Thanks MM.  :)  Can't wait to get out of the trailer park...  ^-^

Moe, I'll pass it on next time I see her.  And no worries at all about the setback gettting to me - I am pumped and ready to go.  Had a rough first few days (erm week) on WFT but once I got into the swing of it, I was go go go.  Can't wait to get this dog and pony show started - hope my new staff are just as amazing as my last.

 
Thanks for the update Lil_T.  I have been following your adventure and am glad to hear that things are still going well for you and that you are maintaining a great attitude.  Look forward to your next update.

Steve
:cdn:
 
So I finally got back on platoon, September really screwed me with the lack of NCM courses, so 2 Oct I joined platoon...  Knew it was too good to last, as I broke my leg on the obstacle course on wednesday at least I think it was Wednesday. I've been on so much dilaudid and other painkillers I'm lucky I remember my own name.

* INSTRUCTIONS:
- A) For each statement, say whether it agrees with the forum thread, and quote the words that decide it: (i) The writer of the last post joined platoon on 2 Oct. (ii) Steve says he has not been following Lil_T's adventure. (iii) The writer of the last post broke an arm on the obstacle course.
- B) Return the passage of the forum thread between "Thanks for the" and "my own name.", inclusive.
- C) Answer these questions from the forum thread:
(i) Whose name is signed under the message thanking Lil_T for the update?
(ii) Where was the leg broken?
(iii) What show does the poster addressing Moe say they can't wait to get started?
The items after this point come from a separate source and are unrelated to the forum thread.

* ENTRIES SHOWN:
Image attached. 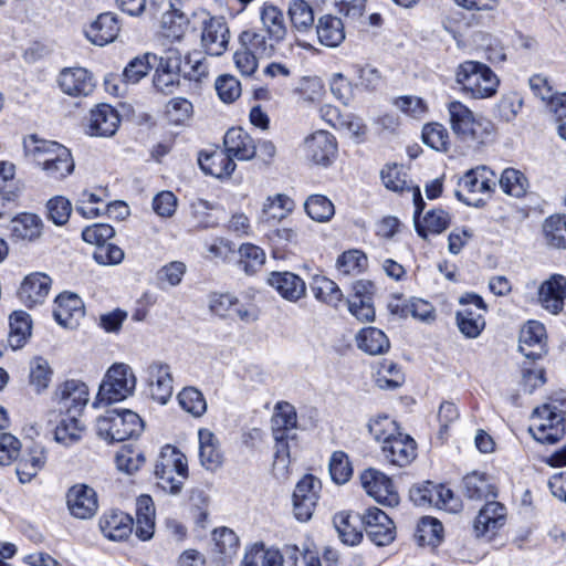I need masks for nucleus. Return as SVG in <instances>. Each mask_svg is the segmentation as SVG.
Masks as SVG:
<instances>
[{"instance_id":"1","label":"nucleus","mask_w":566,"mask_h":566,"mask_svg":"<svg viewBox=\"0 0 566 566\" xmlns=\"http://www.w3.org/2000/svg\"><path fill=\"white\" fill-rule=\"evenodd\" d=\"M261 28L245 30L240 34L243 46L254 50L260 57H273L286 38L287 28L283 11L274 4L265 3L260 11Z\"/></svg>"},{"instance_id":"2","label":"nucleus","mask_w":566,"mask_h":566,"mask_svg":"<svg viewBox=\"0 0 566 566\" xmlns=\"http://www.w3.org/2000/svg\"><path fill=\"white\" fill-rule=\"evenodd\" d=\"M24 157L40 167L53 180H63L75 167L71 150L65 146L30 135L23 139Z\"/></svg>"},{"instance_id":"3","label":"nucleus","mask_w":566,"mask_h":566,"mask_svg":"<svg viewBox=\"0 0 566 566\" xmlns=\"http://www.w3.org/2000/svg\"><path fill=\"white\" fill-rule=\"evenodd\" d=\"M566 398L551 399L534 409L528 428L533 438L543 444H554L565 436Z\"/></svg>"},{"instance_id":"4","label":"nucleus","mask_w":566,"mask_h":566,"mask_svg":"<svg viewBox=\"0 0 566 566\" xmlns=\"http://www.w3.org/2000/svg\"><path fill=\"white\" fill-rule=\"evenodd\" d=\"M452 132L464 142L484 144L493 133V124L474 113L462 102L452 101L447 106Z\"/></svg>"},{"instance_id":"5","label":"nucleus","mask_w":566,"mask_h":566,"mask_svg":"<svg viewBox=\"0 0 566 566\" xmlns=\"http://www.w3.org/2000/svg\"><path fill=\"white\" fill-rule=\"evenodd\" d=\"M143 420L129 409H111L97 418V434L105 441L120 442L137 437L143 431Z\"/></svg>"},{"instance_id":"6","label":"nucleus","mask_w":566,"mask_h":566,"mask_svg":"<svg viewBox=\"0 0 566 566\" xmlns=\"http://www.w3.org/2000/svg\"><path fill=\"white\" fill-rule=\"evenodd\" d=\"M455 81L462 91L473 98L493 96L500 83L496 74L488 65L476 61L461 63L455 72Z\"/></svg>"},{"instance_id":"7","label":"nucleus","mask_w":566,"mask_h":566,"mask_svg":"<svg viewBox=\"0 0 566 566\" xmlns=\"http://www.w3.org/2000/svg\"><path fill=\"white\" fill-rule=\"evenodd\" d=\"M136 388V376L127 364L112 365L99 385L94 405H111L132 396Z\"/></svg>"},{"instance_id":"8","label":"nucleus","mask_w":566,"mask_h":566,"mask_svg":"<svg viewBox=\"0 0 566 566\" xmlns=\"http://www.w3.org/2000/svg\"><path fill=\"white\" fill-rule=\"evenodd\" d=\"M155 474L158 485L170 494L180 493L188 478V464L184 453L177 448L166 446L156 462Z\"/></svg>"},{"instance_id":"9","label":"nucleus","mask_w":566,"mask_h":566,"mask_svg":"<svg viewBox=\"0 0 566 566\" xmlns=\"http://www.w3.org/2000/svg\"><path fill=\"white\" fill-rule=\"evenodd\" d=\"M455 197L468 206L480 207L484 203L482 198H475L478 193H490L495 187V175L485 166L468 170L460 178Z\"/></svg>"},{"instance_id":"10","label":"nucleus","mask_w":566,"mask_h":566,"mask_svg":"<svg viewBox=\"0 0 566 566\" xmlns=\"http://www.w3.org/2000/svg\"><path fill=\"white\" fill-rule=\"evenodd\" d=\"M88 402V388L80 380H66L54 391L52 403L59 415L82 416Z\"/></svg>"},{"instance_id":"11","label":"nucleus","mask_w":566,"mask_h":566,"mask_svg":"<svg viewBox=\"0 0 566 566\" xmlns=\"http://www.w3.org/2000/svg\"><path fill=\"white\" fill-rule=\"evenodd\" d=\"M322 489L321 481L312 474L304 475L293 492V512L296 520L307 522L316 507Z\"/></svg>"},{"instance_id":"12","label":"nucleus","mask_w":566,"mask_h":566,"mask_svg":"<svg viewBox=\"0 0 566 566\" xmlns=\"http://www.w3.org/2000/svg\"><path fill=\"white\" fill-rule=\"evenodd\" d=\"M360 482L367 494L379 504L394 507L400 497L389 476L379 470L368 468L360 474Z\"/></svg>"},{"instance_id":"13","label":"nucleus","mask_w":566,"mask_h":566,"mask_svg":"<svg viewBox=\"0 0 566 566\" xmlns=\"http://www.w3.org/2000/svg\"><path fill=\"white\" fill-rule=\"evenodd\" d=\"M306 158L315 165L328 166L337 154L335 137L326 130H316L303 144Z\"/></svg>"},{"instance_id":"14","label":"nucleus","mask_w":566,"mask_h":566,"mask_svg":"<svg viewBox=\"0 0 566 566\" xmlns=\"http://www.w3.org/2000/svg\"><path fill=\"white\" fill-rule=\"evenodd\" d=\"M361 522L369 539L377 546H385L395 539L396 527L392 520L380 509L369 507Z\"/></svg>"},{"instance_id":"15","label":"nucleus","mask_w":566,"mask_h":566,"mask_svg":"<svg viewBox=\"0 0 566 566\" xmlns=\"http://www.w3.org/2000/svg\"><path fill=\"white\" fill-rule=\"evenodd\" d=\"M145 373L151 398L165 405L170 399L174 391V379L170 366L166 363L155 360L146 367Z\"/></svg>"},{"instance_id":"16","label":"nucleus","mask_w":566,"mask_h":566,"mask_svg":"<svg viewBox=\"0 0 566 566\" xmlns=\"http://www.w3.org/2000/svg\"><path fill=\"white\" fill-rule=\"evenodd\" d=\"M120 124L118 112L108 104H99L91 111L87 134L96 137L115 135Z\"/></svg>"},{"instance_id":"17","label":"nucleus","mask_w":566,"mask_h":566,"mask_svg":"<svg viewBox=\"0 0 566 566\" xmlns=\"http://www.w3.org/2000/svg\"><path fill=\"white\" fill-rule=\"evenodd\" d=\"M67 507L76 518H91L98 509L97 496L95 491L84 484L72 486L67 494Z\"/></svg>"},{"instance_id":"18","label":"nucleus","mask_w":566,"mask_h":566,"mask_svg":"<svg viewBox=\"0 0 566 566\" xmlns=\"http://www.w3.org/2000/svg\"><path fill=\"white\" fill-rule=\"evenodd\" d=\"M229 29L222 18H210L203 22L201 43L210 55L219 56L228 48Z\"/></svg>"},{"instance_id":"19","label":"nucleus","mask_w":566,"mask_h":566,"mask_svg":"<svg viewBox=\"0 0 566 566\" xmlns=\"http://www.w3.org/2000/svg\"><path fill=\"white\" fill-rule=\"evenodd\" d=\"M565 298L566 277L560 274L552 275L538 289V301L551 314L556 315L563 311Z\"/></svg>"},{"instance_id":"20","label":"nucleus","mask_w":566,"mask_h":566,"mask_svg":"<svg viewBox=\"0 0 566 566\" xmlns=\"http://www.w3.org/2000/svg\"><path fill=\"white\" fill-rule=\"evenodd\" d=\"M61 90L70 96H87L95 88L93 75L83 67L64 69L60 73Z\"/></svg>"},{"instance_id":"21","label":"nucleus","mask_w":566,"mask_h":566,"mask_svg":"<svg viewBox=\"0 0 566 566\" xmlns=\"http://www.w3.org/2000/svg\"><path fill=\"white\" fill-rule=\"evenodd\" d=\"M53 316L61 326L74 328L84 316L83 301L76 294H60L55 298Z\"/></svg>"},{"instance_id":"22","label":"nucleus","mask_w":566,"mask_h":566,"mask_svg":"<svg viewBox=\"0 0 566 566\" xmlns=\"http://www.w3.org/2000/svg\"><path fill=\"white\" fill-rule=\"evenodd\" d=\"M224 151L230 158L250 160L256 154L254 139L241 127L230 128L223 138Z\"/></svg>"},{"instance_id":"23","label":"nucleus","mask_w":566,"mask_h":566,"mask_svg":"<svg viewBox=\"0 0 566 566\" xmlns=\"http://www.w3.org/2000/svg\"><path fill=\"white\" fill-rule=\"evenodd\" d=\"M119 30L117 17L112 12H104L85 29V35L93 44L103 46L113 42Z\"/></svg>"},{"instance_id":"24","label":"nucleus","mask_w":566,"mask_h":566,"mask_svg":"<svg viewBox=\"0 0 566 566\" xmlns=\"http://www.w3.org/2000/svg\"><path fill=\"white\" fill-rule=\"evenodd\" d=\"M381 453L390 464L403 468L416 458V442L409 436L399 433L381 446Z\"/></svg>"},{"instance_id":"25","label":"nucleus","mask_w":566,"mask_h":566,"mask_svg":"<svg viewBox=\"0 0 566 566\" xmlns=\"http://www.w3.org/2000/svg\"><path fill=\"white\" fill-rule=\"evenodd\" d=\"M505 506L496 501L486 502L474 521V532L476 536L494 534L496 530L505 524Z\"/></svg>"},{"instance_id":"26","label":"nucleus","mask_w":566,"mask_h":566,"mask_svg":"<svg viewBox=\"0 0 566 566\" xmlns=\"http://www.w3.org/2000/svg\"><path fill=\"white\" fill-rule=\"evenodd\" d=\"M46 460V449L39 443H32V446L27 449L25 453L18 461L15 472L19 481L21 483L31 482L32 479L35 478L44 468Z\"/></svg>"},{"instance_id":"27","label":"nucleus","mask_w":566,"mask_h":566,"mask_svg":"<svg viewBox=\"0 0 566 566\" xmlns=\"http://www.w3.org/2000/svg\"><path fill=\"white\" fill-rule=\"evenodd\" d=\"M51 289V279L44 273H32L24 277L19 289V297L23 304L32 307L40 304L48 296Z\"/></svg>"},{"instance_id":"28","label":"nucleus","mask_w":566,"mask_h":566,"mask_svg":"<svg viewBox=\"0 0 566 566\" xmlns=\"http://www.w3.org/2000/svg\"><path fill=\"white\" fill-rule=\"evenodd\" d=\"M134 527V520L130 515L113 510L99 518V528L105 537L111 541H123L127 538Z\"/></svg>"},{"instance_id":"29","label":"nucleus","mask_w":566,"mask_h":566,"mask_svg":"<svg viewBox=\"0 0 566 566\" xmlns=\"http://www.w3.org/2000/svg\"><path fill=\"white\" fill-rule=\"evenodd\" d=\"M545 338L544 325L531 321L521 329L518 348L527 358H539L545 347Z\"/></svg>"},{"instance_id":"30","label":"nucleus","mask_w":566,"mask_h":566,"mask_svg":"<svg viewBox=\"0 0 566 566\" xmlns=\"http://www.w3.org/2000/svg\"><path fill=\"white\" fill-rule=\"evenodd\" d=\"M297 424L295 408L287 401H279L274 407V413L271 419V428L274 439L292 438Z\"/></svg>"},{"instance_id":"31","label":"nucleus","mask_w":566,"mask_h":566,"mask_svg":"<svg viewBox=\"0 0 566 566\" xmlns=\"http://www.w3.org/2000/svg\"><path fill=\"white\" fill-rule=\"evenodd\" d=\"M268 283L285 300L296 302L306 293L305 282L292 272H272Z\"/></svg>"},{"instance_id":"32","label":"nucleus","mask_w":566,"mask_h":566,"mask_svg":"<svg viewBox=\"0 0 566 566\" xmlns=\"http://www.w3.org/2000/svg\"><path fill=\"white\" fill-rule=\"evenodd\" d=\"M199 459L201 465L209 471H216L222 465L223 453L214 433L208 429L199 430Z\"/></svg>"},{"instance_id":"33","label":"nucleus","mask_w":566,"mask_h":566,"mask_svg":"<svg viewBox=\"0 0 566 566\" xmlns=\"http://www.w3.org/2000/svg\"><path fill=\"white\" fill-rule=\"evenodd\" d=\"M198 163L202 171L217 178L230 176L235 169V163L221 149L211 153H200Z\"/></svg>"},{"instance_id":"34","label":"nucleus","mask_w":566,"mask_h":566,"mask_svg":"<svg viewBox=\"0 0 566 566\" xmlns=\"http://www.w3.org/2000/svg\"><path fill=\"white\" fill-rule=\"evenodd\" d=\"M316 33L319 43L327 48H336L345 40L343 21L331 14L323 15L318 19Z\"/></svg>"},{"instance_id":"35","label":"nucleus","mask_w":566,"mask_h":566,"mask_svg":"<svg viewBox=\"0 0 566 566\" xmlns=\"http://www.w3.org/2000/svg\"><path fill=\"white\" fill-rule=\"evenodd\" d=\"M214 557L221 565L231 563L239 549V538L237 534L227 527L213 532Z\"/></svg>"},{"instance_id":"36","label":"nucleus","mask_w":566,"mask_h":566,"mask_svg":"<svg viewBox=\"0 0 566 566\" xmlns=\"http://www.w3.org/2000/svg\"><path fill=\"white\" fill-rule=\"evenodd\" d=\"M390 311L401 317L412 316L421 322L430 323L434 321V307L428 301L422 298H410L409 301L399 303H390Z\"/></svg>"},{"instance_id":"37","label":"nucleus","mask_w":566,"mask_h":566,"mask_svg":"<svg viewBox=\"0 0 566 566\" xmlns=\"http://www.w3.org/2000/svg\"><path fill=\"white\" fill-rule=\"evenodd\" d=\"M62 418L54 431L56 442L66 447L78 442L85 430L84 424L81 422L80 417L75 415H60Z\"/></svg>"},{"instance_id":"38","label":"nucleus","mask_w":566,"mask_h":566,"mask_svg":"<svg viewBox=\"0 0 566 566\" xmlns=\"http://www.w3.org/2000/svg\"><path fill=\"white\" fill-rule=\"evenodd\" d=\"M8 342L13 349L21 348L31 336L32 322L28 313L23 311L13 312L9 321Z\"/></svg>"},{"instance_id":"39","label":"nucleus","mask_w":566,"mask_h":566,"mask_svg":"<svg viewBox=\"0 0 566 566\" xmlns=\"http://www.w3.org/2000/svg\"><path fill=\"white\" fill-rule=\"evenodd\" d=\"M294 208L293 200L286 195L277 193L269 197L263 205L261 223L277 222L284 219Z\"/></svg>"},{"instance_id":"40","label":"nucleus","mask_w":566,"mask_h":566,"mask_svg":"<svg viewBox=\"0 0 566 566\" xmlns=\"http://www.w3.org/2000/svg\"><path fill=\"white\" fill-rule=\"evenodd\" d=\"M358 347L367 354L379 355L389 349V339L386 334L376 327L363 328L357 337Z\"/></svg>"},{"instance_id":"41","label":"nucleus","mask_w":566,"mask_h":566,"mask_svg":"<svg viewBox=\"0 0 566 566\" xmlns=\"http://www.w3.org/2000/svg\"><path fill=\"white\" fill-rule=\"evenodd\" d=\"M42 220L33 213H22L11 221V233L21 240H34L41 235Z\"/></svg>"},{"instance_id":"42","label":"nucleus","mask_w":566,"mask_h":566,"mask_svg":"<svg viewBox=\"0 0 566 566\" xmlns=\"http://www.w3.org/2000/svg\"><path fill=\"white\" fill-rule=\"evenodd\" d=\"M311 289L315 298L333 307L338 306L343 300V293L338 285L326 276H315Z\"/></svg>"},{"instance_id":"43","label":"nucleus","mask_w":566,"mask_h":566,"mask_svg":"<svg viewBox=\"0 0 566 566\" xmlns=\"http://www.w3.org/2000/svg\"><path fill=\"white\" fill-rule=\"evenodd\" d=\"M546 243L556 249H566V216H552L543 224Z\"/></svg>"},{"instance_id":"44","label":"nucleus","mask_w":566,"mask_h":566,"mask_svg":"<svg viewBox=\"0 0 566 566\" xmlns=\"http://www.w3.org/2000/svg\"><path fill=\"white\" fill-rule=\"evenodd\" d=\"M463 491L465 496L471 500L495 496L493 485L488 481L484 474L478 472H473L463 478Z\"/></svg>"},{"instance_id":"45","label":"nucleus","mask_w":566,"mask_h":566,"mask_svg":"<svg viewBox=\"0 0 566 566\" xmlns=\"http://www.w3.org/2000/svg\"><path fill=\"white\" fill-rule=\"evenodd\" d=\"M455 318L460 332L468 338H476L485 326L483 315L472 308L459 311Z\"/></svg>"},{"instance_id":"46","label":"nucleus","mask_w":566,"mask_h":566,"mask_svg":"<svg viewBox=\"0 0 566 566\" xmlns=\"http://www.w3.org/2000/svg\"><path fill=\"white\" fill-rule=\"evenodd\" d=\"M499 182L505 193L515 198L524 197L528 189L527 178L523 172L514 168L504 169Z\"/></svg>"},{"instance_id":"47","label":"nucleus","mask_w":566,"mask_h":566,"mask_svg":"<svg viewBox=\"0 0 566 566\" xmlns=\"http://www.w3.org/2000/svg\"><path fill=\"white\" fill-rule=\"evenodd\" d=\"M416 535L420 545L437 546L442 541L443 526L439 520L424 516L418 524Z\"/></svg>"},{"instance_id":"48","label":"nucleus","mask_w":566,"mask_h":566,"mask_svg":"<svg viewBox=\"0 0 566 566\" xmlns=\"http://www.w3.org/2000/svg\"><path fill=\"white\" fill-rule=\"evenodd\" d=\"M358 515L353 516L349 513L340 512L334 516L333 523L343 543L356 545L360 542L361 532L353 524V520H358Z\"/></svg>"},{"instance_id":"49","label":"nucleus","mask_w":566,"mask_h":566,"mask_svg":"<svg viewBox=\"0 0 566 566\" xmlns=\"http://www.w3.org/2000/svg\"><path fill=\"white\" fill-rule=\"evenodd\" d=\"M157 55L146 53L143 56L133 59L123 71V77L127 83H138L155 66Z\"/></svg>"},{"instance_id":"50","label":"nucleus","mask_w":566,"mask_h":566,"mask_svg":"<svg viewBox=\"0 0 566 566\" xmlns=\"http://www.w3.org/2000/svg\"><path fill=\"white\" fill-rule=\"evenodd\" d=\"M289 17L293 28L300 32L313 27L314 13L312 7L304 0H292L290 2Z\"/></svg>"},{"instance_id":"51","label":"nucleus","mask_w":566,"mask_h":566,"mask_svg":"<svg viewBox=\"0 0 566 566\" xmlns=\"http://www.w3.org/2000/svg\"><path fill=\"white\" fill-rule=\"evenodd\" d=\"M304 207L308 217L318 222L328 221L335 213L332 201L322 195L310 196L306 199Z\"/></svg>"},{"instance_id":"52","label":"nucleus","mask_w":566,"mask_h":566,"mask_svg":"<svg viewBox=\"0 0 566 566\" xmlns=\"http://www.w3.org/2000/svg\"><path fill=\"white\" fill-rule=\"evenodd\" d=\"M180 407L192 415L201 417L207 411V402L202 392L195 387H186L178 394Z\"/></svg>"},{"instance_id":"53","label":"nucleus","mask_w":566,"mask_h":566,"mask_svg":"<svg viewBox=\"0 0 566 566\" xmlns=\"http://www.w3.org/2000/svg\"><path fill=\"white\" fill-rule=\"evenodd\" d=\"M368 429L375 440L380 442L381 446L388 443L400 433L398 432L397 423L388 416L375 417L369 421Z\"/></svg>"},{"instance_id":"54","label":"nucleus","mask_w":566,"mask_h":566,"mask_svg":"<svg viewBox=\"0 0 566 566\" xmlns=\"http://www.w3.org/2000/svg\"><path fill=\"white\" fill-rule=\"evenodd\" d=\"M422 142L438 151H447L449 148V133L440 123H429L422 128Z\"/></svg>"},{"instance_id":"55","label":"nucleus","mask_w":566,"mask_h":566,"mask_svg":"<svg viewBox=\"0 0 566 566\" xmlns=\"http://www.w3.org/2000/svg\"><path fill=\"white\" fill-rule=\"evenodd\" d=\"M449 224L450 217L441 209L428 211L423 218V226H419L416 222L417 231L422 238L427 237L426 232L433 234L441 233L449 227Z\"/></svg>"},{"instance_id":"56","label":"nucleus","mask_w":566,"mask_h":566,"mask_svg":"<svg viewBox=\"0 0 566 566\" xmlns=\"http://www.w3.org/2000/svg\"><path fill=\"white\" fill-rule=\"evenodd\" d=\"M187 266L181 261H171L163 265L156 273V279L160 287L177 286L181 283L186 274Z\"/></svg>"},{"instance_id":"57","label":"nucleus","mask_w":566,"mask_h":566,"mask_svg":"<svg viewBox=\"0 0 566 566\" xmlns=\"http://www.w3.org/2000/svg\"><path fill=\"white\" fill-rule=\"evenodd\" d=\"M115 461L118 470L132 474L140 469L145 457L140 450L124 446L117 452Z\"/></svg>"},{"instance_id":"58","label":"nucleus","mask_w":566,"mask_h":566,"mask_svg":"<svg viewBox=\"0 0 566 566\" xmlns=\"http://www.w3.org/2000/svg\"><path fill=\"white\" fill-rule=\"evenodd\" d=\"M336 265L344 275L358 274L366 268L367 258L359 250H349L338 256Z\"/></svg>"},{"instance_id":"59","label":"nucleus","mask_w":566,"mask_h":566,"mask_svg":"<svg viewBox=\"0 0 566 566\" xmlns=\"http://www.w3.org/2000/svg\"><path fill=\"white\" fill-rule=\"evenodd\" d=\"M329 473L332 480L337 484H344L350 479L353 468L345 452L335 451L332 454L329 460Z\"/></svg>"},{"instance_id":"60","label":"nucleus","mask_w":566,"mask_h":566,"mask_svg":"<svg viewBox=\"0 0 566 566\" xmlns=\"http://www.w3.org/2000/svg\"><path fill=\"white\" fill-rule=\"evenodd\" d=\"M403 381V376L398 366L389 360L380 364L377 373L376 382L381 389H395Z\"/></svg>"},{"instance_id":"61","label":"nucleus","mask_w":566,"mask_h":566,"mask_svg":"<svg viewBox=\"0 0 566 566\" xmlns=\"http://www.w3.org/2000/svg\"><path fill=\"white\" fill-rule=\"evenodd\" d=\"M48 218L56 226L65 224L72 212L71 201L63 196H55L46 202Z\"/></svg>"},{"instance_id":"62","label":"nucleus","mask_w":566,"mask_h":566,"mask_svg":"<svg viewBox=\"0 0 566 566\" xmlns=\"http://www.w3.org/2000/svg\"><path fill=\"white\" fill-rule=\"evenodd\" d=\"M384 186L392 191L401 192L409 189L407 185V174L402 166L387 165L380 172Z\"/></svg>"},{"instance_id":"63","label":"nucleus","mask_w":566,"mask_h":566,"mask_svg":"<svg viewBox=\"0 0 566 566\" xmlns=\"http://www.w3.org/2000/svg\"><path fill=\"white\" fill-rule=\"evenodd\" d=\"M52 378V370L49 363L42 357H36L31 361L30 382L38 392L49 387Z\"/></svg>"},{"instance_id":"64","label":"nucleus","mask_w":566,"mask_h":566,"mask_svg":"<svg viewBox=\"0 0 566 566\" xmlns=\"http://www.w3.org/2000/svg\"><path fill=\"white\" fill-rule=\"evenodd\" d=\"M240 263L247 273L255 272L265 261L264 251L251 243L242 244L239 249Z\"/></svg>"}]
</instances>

* * *

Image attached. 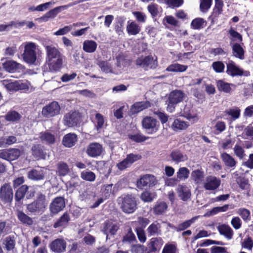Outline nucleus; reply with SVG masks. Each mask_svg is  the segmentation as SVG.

* PER-TASK ANSWERS:
- A)
(i) Yes: "so 2 Oct I joined platoon"
(ii) No: "I have been following your adventure"
(iii) No: "I broke my leg on the obstacle course"

- B)
Thanks for the update Lil_T.  I have been following your adventure and am glad to hear that things are still going well for you and that you are maintaining a great attitude.  Look forward to your next update.

Steve
:cdn:
 
So I finally got back on platoon, September really screwed me with the lack of NCM courses, so 2 Oct I joined platoon...  Knew it was too good to last, as I broke my leg on the obstacle course on wednesday at least I think it was Wednesday. I've been on so much dilaudid and other painkillers I'm lucky I remember my own name.

- C)
(i) Steve
(ii) On the obstacle course
(iii) The dog and pony show